* **取り組む課題**:
中小企業と戦略理論のまとめを扱った本文を、最後の文のあとから書き継いでください。

* **課題の本文**:

481.主な戦略理論 戦略理論のまとめ

2020年9月12日

これまで戦略理論として、「アンゾフの商品市場戦略論」、「ポーターの基本戦略論」、「ブルーオーシャン戦略論」、

「凋落を避ける戦略論イノベーションのジレンマ」そして「ランチェスター戦略論」を紹介して来ましたが、

今回はそれら戦略理論をまとめてみましょう。

《パラダイムシフト イメージ図》

 

1 中小企業に「戦略論」は必要か

 戦略とは、簡単にいえば「経営のやり方を考えて、事業を工夫すること」といえます。

しかしそのように事業を工夫することが、一人や少人数で事業を行っている中小企業でも必要なの? という疑問が起こります。

私一人でだからとか、たった3人だからとか、別にそんな大上段に構えなくてもいい・・ということです。

しかし、答えは「YES」なのです。

 それは、なぜでしょうか。

それは「これまでとこれからでは、経営を取り巻く『枠組み』が違ってきている」からです。

そのことを「パラダイムシフト」と言います。

 パラダイムとは、常識とされている思考の枠組みのことです。

 シフトとは、変わるとか、移ることをいいます。

つまり、これまでの当たり前だった枠組みが変わってしまっているということです。

 

 これまで日本経済は「人口増加」「生産性の向上」という二つのことを前提に成り立ってきました。

私たちは意識する・しないに関わらず、人口は増えて、作れば売れるとごく自然に思い込んで、経営というものを捉えてきました。

しかしそれがいま、「人口減少」かつ「高齢化」という、これまで経験をしていないことが起こり出しています。

そのうえに長寿化が進み、いまや「人生は百年」と言われるようになりましたが、その一方で年金支給額が減額などされ、

国民の間では「将来不安」が広がっており、消費が減退するという事態が起こっています。

そしてさらに、「新型コロナウイルス」の影響です。

 

非常に激しいパラダイムシフトが起こっており、漫然と経営をしていれば経営ができる時代は終わり

事業を営む以上「事業経営を工夫していく戦略」が必要となっている。

企業の規模を問わず、戦略に基づく経営が求められている!

 

 

2 中小企業の戦略は「ニッチ」と「差別化」が基本

 これまでいくつかの戦略理論を紹介して来ました。

それぞれ表現の違いはあるかもわかりませんが、経営資源が少ない中小企業の取るべき戦略の基本は「ニッチ」と「差別化」です。

* **保存済みデータ項目**:

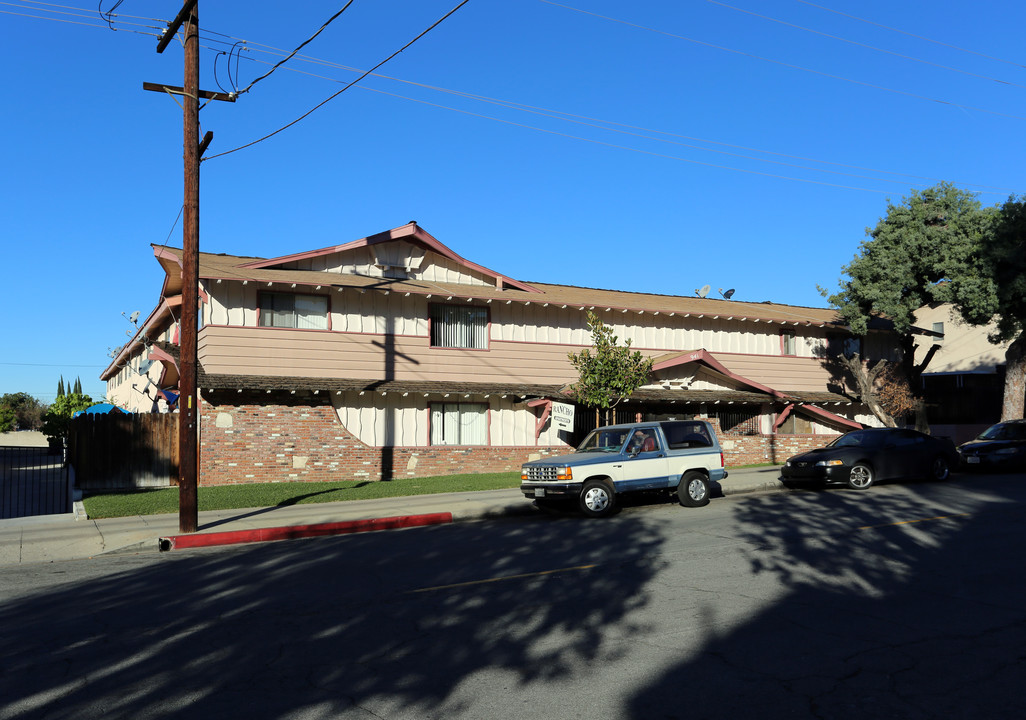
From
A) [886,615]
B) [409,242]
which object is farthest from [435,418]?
[886,615]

* **この課題の解答**:
だれも進出して来ないような小さな市場で、顧客と十分スキンシップを図り、経営資源を集中するということです。

 品目よりも「品揃え」、間接よりも「直接販売」、そして「小回りの利くサービス」を「スピーディ」に「確実に」行う。

そんなイメージです。

 ポーターはそのことを「集中戦略」と呼んでいました。 地域一番店を目指すということです。

またそのようなプロセスでたどり着く市場のことを「ブルーオーシャン」とも呼んでいます。

 

3 ニッチと差別化で、まずは「市場浸透」を

 ニッチ化と差別化でまず成すべきことは、市場浸透、深堀りです。 一見さんではなく、お得意さんにするということです。

その過程でくみ取った顧客ニーズにより、新たな商品開発を心がけることで、深みに幅が生まれてきます。

 それをアンゾフは、「市場浸透→新商品開発→新市場開拓→経営の多角化」とモデル化しましたが、

その中でも中小企業としての基本は、市場浸透と新商品開発までです。

また、ここまでが一般の中小企業がたどり着ける「ブルーオーシャン」でもあります。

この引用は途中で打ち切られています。